* Information given *
:::::

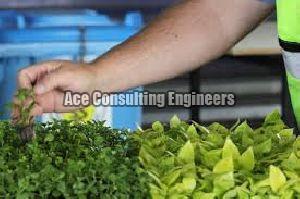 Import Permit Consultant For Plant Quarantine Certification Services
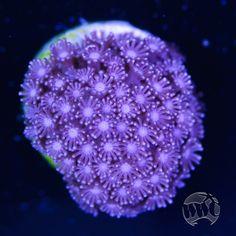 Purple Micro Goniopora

:::::

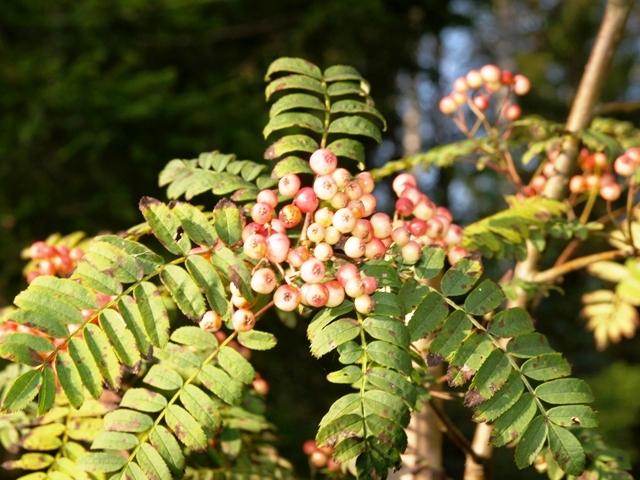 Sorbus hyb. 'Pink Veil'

:::::

* What is required *
The line holding "Import Permit Consultant" starts the copy and the line holding "Purple Micro Goniopora" ends it. Repeat those two lines above and all between them exactly, leaving out pictures.

* Answer space *
 Import Permit Consultant For Plant Quarantine Certification Services
 Purple Micro Goniopora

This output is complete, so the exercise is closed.